We may do well, therefore, to conclude that the British creationist movement has learned from the USA and changed to a new strategy of which The World Around Us is a key result, coordinated with Truth in Science's distribution of Explore Evolution and the launch of the Centre for Intelligent Design. The creationists, like certain species of butterfly, have evolved mimicry, and hide behind an imitation of current science.
However, behind it are the same old young earth creationist names that got together in the late 1990s to become activists to undermine the teaching of sound science. What is now of deep concern to the BCSE is where the apparently substantial funding is coming from.
Footnotes
(1) A few of the young earth creationists in Britain subscribe to the idea that the world may be up to 100,000 years old. Known as “recolonisers” they have been described by Answers in Genesis as compromisers. See http://www.answersingenesis.org/docs2006/0307recolonisation.asp They are associated with Noah's Ark Zoo Farm near Bristol (see http://www.earthhistory.co.uk/) and some are involved in the Biblical Creation Society. See http://www.recolonisation.org.uk/
(2) That is our best guess; it is possible that the two benefactions only provided funding for the web site with the other £25,000 used for purposes not yet disclosed by Genesis Agendum. It appears that the web site was not launched until September 2010, indicating that it was funded after the year ending March 2010 accounting period where the £25,000 was identified as having been received and spent.

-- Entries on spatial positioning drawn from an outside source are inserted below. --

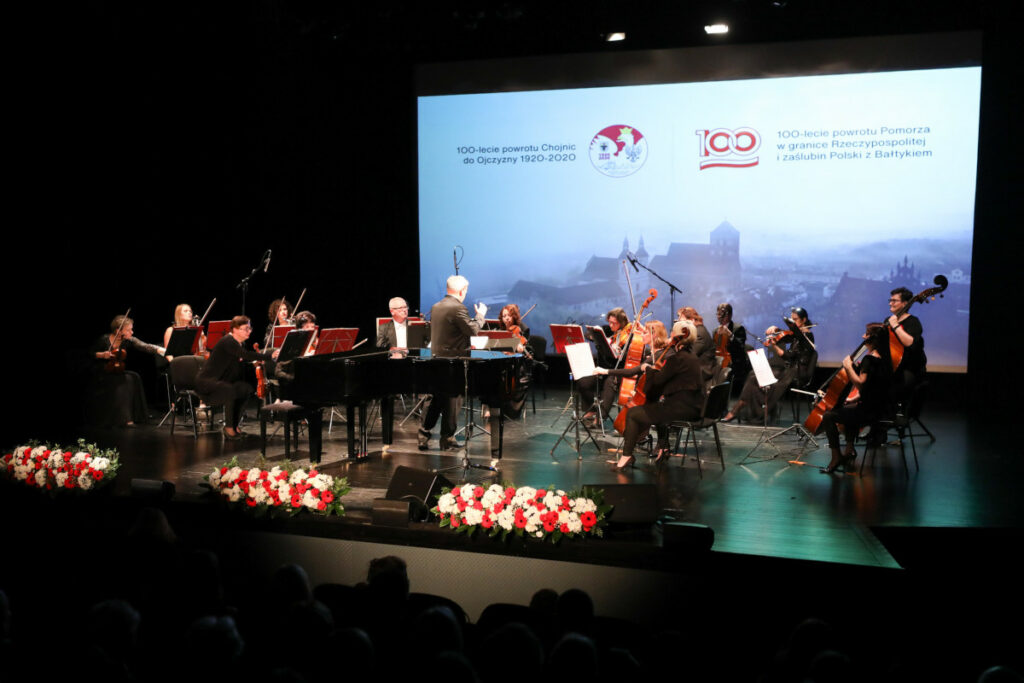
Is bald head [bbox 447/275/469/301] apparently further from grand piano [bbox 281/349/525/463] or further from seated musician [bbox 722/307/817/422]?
seated musician [bbox 722/307/817/422]

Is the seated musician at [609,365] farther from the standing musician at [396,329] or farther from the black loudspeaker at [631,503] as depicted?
the black loudspeaker at [631,503]

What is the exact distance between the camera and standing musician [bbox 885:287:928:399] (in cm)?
675

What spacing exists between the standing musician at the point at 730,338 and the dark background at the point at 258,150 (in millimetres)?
2132

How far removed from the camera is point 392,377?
6.25 m

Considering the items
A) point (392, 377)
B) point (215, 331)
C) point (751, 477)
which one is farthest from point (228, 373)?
point (751, 477)

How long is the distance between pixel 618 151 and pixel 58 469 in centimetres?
745

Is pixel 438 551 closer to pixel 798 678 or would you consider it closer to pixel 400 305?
pixel 798 678

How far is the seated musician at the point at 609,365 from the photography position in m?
7.34

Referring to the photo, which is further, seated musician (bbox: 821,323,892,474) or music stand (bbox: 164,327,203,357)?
music stand (bbox: 164,327,203,357)

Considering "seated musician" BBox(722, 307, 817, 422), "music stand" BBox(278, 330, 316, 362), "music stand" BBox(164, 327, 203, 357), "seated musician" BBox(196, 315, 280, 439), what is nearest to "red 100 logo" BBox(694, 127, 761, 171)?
"seated musician" BBox(722, 307, 817, 422)

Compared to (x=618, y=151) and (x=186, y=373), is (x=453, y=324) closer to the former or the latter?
(x=186, y=373)

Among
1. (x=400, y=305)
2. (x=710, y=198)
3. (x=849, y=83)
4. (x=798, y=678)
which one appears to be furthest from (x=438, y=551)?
(x=849, y=83)

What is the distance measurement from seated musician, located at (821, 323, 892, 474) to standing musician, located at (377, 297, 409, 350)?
156 inches

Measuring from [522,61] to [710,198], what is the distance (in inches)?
116
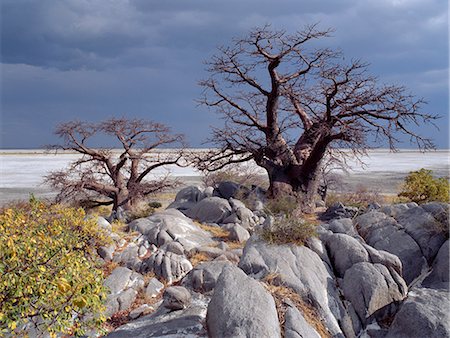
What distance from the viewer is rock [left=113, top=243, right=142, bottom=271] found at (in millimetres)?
11938

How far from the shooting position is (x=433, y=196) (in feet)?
71.3

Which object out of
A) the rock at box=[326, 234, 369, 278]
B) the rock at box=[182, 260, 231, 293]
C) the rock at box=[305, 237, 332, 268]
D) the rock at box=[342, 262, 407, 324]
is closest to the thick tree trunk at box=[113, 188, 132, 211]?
the rock at box=[182, 260, 231, 293]

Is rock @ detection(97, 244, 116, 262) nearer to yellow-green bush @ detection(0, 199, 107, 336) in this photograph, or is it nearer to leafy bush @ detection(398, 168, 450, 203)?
yellow-green bush @ detection(0, 199, 107, 336)

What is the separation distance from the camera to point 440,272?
1132 centimetres

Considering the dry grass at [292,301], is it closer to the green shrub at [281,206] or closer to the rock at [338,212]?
the green shrub at [281,206]

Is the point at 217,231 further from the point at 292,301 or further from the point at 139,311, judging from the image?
the point at 292,301

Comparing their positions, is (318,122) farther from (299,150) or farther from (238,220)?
(238,220)

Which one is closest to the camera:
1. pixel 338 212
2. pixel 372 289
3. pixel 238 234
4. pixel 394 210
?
pixel 372 289

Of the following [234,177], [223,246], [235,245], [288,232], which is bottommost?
[235,245]

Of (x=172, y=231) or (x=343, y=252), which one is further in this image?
(x=172, y=231)

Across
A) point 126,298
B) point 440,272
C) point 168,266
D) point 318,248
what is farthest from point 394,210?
point 126,298

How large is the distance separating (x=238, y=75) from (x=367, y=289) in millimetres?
16065

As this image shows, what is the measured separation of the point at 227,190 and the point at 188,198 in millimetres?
2204

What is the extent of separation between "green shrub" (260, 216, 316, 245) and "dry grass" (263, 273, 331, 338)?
1.51 m
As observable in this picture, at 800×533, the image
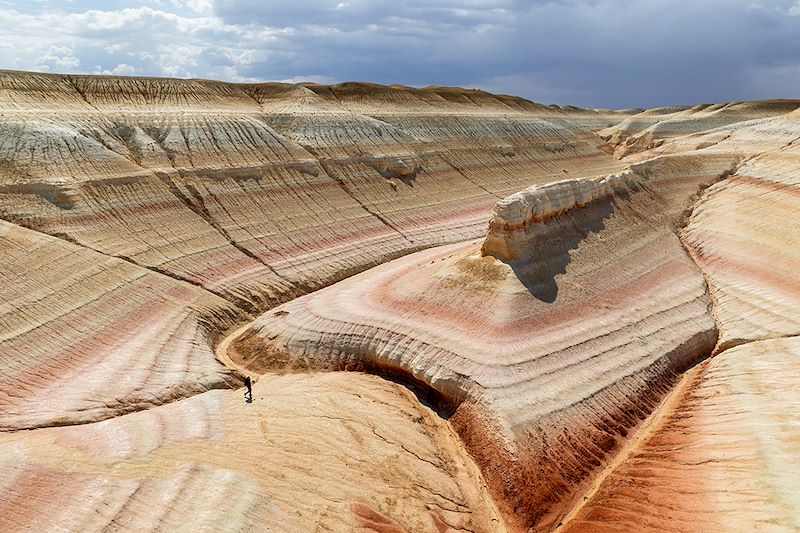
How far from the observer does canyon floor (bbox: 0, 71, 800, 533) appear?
49.2ft

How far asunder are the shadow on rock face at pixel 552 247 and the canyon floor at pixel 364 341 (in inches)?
4.4

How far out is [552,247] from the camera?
2392 cm

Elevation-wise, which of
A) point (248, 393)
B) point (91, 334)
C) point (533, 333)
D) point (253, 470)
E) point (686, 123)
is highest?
point (686, 123)

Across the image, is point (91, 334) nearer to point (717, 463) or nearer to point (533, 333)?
point (533, 333)

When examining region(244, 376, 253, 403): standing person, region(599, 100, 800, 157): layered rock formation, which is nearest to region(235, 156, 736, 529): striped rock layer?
region(244, 376, 253, 403): standing person

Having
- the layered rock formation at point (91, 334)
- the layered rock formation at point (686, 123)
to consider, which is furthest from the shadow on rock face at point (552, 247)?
the layered rock formation at point (686, 123)

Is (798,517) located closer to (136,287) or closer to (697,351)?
(697,351)

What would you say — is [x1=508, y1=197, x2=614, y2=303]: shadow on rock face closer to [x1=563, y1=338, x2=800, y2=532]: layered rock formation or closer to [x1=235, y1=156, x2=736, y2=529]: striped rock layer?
[x1=235, y1=156, x2=736, y2=529]: striped rock layer

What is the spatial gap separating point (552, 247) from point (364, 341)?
331 inches

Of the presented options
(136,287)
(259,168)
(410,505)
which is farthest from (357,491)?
(259,168)

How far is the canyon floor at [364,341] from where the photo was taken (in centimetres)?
1500

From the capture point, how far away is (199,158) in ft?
119

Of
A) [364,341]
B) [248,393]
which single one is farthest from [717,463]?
[248,393]

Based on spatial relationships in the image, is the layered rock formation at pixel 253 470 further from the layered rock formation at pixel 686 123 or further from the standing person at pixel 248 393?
the layered rock formation at pixel 686 123
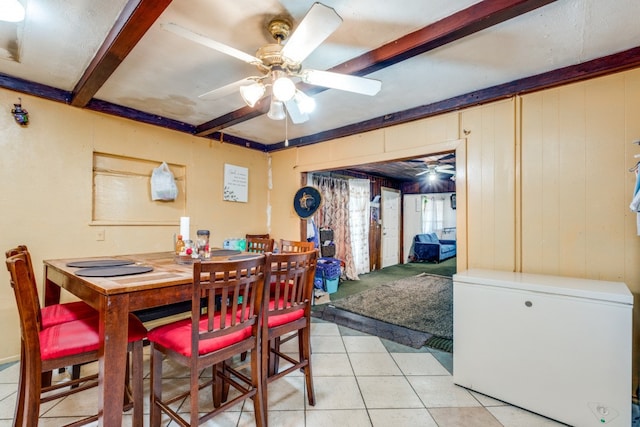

(3) Financial information came from Genesis Agendum's submission of accounts to the Charity Commission. However, for the year ending March 2010, only revenue and expenditure, in aggregate, were available when checked in Dec 2010. No breakdown was available. Genesis Agendum's revenues for the year jumped from a typical £4,523 a year to £31,549 . It was registered as a charity in 1996.
(4) As the American anti-creationist Lenny Flank points out, the creationist activists are like vampires. As soon as some daylight is focused on their activities, they run for the cover of darkness. Time and time again.
(5) Normally we would name our correspondent here but she has specifically requested to remain anonymous for fear of Internet stalking.
(6) See Ron Numbers; The Creationists for an introduction to creationism in Britain between 1970 and 1992. The latest edition updates this but the updates on the UK are not as thorough as in the original work.